Blog: The Miracle of Birth (and the embarrassment of passing out cold in the dirt) | Common Language Project
Today I walked into a delivery room for the first time, took some photos and fainted. It was a reminder that sometimes the reality of working in the field is impossible to prepare for.I woke up this morning, downed a malaria pill and slipped out of the house to explore the grounds of Bollobhpur — a hospital compound where I'll be staying for two weeks to report on birthing in rural Bangladesh. I'm traveling with a group of midwives from all over the world. The only fluent English and Bangla speaker in the small village is Sister Gillian Rose, a British midwife whose years of experience and service in this remote village have earned her the nickname "the second Mother Teresa" among her coworkers.
We hadn't yet met when I saw her; her sandals swept across the grass on her way to the hospital ward.
"Good morning," she said, moving swiftly across the compound. "Come this way — there's a delivery now."
Cracking a wooden door open, she motioned for me to enter. Realizing she may have thought I was one of the midwives, I turned around to introduce myself properly, but she was already gone.
In the back of the room I saw a small woman lying on her back, legs spread, toes wrapped around two metal poles on the side of the bed. Five Bengali nursing students and one staff nurse encouraged her through her contractions.
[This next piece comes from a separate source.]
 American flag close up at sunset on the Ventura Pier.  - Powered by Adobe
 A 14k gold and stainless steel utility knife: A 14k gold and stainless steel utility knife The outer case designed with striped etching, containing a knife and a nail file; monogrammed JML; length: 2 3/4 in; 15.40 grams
"Dao, dao, dao," they said — "give, give, give." The nursing students looked inquisitively at me. I felt helpless as droplets of sweat trickled down the laboring woman's forehead.
An hour went by —
"It has to be 95 degrees," I thought as I fanned the woman with a duct tape–covered book. She was quiet as the nurses began checking her progress. The baby began crowning, but it didn't seem there was any way it would squeeze out from her body.
The nurse grabbed a pair of scissors from a piece of cloth and performed an episiotomy — cutting the woman's vaginal wall — as the laboring woman broke her silence and howled in pain.
As blood dripped down her leg into a bucket, the sounds from the room became muffled and the voices of the nurses seemed to be dubbed — I couldn't match up their movements with the cries I heard. My head seemed to sway back and forth like a bobblehead doll. I saw the baby's black hair and then, clutching the wall, I slipped out of the room and onto the dusty cement.
"Breathe, breathe," I said to myself. "Pull it together!" Pushing my hands into the ground, my eyesight flicked on and off like a TV screen, then my knees buckled and I hit the cement.
A few minutes later, awake again and somewhat composed, I walked back into the room (while the nurses furrowed their eyebrows, confused about my absence) and saw a curious little shishu — a baby — lying on his mother's tummy, as the nurse cut his umbilical cord.
So, I missed it. Despite watching home birthing videos a few weeks prior, nothing could prepare my mind for the intensity of a live birth. I worried I would faint every time I tried to watch a birth — that perhaps I just couldn't handle it.
Sister Gillian lent me some grace over tea the next day. "Episiotomies are hard for anyone to watch," she said, cracking a smile. She's a woman of few words so I have to say the encouragement made me feel better.
Last night I photographed and observed two more deliveries. I even got to hold one 10-minute-old baby while the nurses prepared a bath.
The new baby, little Sumia, blinked her eyes open and jutted her fist into the air. Her lips parted into a wide smile before she fell sound asleep. Her exhausted mother slept on the delivery table, with an arm outstretched to her newborn. It was amazing and I didn't pass out once.